Да, Лермонтов сознательно сотрудничал в журнале Белинского. Продержавшееся почти сто лет традиционное представление, будто он был одинок в современной ему литературе, оказалось неверным.
1053
Н. Г. Чернышевский. Полн. собр. соч., т. I, с. 58 и 66.
7
Вокруг Лермонтова шла напряженная борьба. Аристократические круги стремились примирить его с Зимним дворцом. В петербургских салонах ему уже льстили, стихи на смерть Пушкина готовы были считать неосторожной вспышкой, понятной в молодом поэте, сочинения его представляли ко двору.
Однако из этих попыток так ничего и не получилось. Каждое новое стихотворение Лермонтова, появлявшееся в «Отечественных записках», свидетельствовало о том, что в лице Лермонтова в русскую литературу вступил продолжатель традиции вольнолюбивой русской поэзии. Правительство Николая I опасалось все возраставшей славы молодого поэта. Оно сознавало значение Лермонтова и видело в нем выразителя общественного протеста. И тогда возобновилась борьба, которая началась еще в дни гибели Пушкина.

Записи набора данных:
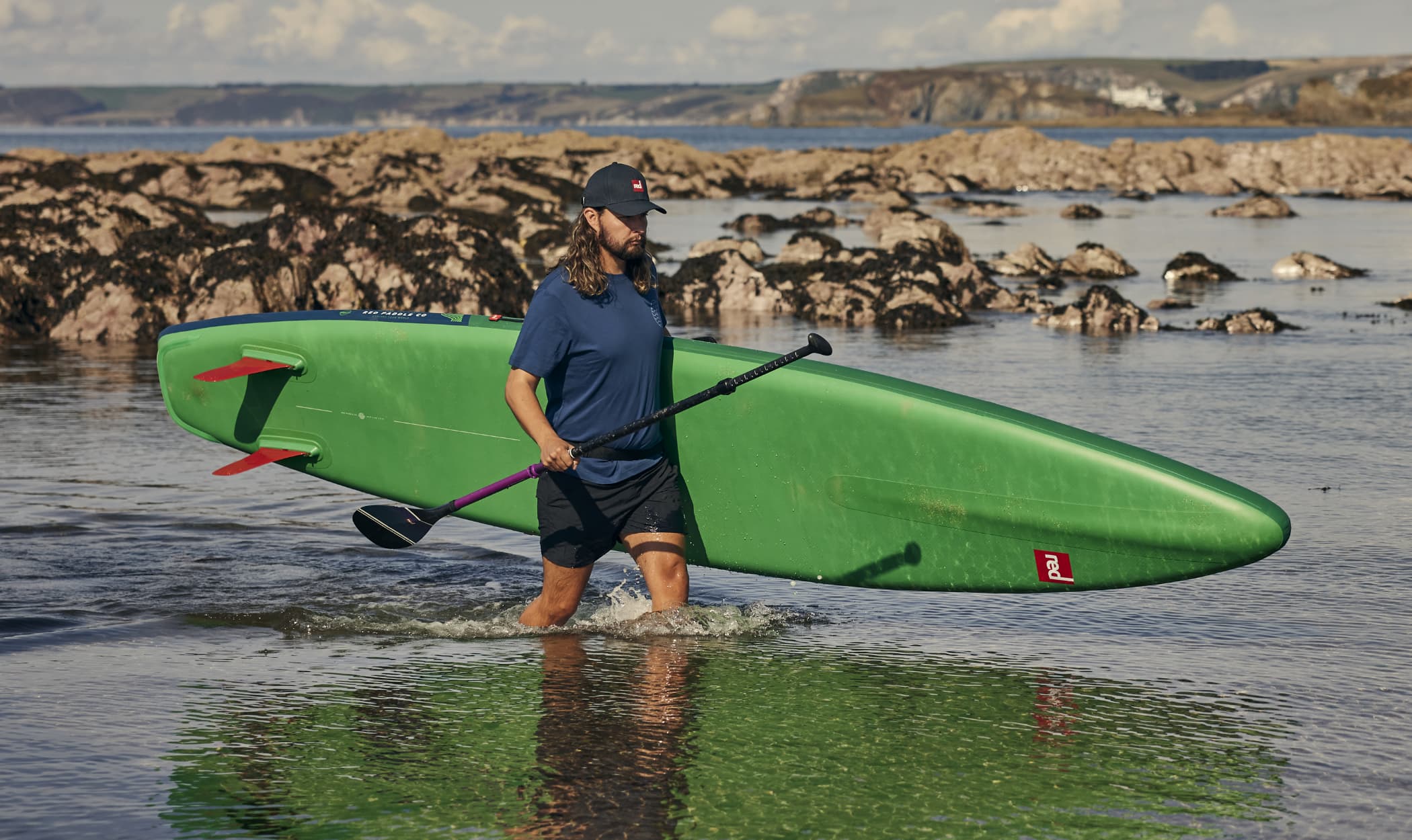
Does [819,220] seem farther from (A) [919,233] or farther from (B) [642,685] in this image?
(B) [642,685]

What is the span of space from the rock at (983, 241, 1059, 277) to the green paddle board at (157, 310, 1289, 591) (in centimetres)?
2109

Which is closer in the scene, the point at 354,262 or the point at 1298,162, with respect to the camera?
the point at 354,262

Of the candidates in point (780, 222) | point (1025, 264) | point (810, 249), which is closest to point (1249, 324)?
point (1025, 264)

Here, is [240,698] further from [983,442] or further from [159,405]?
[159,405]

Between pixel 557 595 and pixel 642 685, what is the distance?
776 millimetres

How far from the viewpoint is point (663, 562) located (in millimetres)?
6527

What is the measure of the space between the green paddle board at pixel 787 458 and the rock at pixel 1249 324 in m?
13.3

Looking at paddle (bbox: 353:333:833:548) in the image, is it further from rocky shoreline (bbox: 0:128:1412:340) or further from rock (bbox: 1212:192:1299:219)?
rock (bbox: 1212:192:1299:219)

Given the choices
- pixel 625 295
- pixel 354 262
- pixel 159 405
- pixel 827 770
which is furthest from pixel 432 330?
pixel 354 262

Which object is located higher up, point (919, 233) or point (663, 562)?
point (919, 233)

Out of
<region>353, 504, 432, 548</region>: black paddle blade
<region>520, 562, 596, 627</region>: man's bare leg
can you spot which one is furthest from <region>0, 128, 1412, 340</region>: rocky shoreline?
<region>520, 562, 596, 627</region>: man's bare leg

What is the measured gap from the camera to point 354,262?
20.4 meters

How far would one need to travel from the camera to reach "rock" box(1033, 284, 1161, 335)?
1983 centimetres

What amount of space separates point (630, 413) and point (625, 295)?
1.65 ft
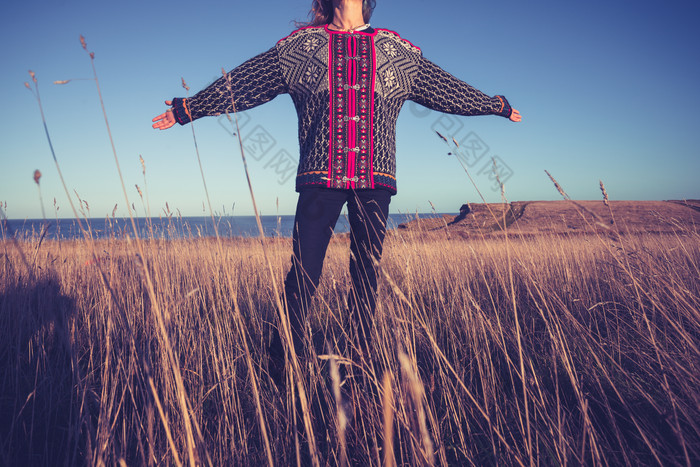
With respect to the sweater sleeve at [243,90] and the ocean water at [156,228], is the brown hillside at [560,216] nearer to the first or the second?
the ocean water at [156,228]

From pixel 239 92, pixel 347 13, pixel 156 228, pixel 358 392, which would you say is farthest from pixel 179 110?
pixel 358 392

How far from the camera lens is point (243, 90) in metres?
1.52

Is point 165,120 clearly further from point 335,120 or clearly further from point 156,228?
point 335,120

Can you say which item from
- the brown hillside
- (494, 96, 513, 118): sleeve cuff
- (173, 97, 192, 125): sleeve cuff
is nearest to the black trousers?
(173, 97, 192, 125): sleeve cuff

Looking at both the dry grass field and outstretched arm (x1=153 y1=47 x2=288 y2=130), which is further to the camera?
outstretched arm (x1=153 y1=47 x2=288 y2=130)

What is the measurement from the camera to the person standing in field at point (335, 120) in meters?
1.43

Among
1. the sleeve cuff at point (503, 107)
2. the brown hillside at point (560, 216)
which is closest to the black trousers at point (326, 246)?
the sleeve cuff at point (503, 107)

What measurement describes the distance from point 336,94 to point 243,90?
1.50 feet

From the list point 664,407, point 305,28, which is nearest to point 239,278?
point 305,28

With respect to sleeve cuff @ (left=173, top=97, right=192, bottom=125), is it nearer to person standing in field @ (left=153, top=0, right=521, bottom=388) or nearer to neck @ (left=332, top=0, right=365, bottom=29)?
person standing in field @ (left=153, top=0, right=521, bottom=388)

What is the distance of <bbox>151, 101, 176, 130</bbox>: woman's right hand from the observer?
156 centimetres

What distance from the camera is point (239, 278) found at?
116 inches

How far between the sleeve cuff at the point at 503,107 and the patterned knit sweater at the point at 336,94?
584mm

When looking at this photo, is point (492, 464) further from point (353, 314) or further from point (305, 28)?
point (305, 28)
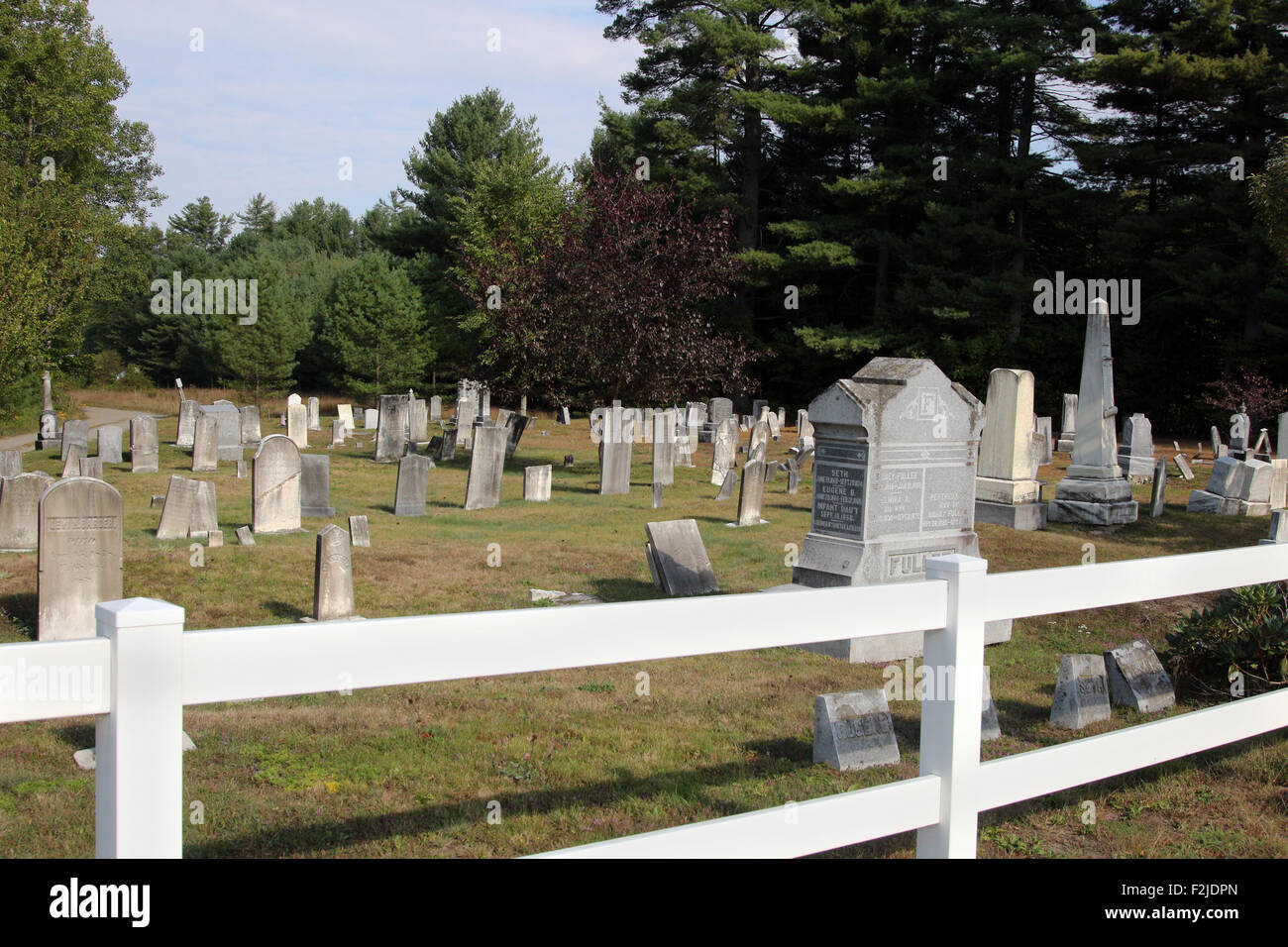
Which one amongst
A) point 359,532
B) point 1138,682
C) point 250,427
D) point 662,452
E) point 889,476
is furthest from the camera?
point 250,427

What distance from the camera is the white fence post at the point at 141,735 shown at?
2.04 metres

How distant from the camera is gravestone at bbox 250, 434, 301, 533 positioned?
43.7 ft

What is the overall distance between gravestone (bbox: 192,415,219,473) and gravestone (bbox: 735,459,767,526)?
36.6 ft

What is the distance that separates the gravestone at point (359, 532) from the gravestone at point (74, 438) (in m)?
9.62

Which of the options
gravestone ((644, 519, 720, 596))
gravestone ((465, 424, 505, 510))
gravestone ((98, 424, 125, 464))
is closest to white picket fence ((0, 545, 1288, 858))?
Result: gravestone ((644, 519, 720, 596))

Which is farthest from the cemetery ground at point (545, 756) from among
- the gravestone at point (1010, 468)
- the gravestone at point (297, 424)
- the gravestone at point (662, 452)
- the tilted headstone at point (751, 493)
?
the gravestone at point (297, 424)

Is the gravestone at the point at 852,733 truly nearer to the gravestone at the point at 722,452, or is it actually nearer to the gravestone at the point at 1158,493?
the gravestone at the point at 1158,493

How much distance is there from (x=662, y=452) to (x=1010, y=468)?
5.98 m

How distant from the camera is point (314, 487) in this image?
49.5 feet

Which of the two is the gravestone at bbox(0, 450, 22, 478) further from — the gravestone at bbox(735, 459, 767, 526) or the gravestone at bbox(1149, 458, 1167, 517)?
the gravestone at bbox(1149, 458, 1167, 517)

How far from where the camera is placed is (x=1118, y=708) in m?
6.58

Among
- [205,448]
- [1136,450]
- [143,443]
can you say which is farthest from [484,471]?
[1136,450]

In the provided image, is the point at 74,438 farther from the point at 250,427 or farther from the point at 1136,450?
the point at 1136,450
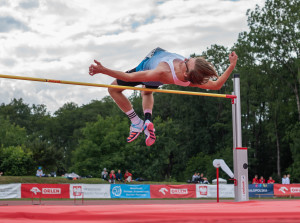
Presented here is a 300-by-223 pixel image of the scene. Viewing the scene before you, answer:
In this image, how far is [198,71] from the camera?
4551 millimetres

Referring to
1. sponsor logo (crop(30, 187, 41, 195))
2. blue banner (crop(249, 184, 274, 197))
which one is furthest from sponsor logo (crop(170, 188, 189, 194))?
sponsor logo (crop(30, 187, 41, 195))

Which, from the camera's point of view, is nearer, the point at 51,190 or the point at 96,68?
the point at 96,68

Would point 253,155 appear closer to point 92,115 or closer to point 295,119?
point 295,119

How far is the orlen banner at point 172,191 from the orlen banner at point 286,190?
150 inches

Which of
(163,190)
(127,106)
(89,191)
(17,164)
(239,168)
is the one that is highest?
(127,106)

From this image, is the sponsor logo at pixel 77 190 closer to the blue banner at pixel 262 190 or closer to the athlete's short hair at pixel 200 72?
the blue banner at pixel 262 190

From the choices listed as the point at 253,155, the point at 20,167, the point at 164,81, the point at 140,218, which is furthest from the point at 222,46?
the point at 140,218

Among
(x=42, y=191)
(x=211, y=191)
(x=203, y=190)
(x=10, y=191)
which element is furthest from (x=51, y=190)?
(x=211, y=191)

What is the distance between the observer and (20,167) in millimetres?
24391

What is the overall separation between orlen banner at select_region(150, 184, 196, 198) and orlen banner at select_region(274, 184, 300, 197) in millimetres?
3821

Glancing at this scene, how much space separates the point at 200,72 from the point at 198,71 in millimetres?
34

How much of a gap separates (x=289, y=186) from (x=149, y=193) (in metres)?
6.61

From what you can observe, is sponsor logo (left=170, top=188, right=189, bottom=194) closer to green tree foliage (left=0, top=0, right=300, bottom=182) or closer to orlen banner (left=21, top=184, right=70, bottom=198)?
orlen banner (left=21, top=184, right=70, bottom=198)

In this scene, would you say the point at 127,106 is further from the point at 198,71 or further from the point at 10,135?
the point at 10,135
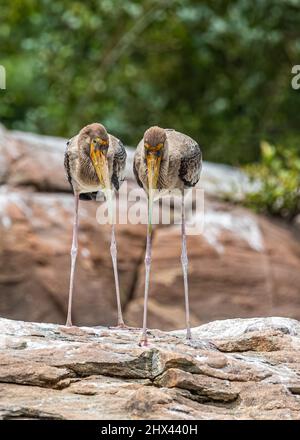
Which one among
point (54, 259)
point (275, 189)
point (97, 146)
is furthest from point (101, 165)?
point (275, 189)

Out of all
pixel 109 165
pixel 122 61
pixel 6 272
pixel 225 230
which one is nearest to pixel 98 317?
pixel 6 272

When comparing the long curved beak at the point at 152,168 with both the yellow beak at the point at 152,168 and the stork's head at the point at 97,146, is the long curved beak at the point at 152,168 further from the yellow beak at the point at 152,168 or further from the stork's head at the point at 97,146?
the stork's head at the point at 97,146

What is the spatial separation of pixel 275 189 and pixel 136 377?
30.5 feet

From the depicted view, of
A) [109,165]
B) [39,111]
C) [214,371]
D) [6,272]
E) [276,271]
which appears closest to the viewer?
[214,371]

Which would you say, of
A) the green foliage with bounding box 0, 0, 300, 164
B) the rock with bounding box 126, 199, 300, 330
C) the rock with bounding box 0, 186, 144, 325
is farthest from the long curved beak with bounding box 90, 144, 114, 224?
the green foliage with bounding box 0, 0, 300, 164

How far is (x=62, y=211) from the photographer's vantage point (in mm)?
14664

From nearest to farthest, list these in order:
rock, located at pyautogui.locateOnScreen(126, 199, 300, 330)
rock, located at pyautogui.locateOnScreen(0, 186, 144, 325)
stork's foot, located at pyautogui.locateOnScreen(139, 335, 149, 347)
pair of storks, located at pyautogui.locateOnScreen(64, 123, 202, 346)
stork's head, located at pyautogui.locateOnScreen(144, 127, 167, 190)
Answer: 1. stork's foot, located at pyautogui.locateOnScreen(139, 335, 149, 347)
2. stork's head, located at pyautogui.locateOnScreen(144, 127, 167, 190)
3. pair of storks, located at pyautogui.locateOnScreen(64, 123, 202, 346)
4. rock, located at pyautogui.locateOnScreen(0, 186, 144, 325)
5. rock, located at pyautogui.locateOnScreen(126, 199, 300, 330)

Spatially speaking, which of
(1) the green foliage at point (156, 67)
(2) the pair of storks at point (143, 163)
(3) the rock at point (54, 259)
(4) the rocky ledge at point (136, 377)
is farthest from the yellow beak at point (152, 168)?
(1) the green foliage at point (156, 67)

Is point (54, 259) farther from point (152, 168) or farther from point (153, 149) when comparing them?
point (153, 149)

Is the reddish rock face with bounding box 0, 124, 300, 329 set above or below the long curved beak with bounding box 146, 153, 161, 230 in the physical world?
above

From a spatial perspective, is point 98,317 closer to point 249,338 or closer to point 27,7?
point 249,338

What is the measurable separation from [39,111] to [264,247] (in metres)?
7.24

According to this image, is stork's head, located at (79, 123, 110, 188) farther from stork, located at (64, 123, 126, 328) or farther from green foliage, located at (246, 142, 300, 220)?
green foliage, located at (246, 142, 300, 220)

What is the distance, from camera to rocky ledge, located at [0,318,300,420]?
6.84m
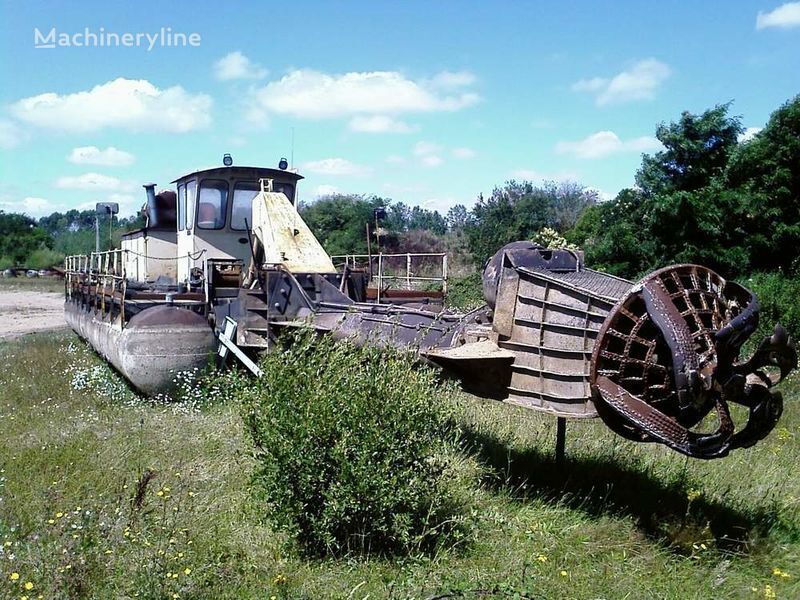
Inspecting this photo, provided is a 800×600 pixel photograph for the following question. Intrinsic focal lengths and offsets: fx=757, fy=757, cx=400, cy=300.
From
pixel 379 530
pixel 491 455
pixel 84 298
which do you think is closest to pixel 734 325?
pixel 379 530

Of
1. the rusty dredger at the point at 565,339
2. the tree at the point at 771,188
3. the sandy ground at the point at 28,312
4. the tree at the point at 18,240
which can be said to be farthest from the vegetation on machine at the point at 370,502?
the tree at the point at 18,240

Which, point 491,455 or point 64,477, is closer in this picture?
point 64,477

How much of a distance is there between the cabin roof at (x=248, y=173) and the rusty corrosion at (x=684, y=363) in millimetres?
9447

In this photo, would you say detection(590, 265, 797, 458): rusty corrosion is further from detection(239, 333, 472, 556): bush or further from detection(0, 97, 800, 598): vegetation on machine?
detection(239, 333, 472, 556): bush

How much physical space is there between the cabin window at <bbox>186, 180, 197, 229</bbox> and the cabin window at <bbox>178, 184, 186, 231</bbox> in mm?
242

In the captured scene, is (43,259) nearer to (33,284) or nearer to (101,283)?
(33,284)

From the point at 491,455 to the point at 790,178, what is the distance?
10.3m

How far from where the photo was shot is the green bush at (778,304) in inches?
464

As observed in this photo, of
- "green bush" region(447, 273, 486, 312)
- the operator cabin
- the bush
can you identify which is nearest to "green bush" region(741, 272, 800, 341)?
"green bush" region(447, 273, 486, 312)

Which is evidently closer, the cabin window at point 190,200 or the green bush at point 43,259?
the cabin window at point 190,200

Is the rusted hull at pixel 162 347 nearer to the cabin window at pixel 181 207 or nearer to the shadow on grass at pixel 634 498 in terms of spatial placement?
the cabin window at pixel 181 207

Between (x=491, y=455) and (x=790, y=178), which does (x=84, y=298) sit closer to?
(x=491, y=455)

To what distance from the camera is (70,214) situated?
405 ft

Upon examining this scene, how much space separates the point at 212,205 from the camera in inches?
518
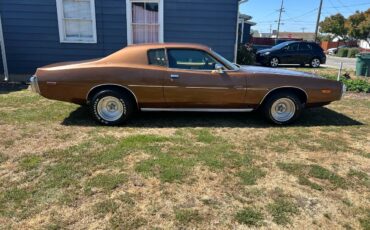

НАБОР ЗАДАНИЙ
**A)** Ответьте на вопросы по отрывку о Лермонтове:
(i) В чьем журнале сознательно сотрудничал Лермонтов?
(ii) С чем аристократические круги стремились примирить Лермонтова?
(iii) Чего опасалось правительство Николая I?
**B)** Выпишите из отрывка фрагмент, начиная со слов «Однако из этих» и заканчивая словами «дни гибели Пушкина.».
Данные получены из иного источника.

ОТВЕТЫ К ЗАДАНИЯМ
**A)**
(i) В журнале Белинского.
(ii) С Зимним дворцом.
(iii) Все возраставшей славы молодого поэта.

**B)**
Однако из этих попыток так ничего и не получилось. Каждое новое стихотворение Лермонтова, появлявшееся в «Отечественных записках», свидетельствовало о том, что в лице Лермонтова в русскую литературу вступил продолжатель традиции вольнолюбивой русской поэзии. Правительство Николая I опасалось все возраставшей славы молодого поэта. Оно сознавало значение Лермонтова и видело в нем выразителя общественного протеста. И тогда возобновилась борьба, которая началась еще в дни гибели Пушкина.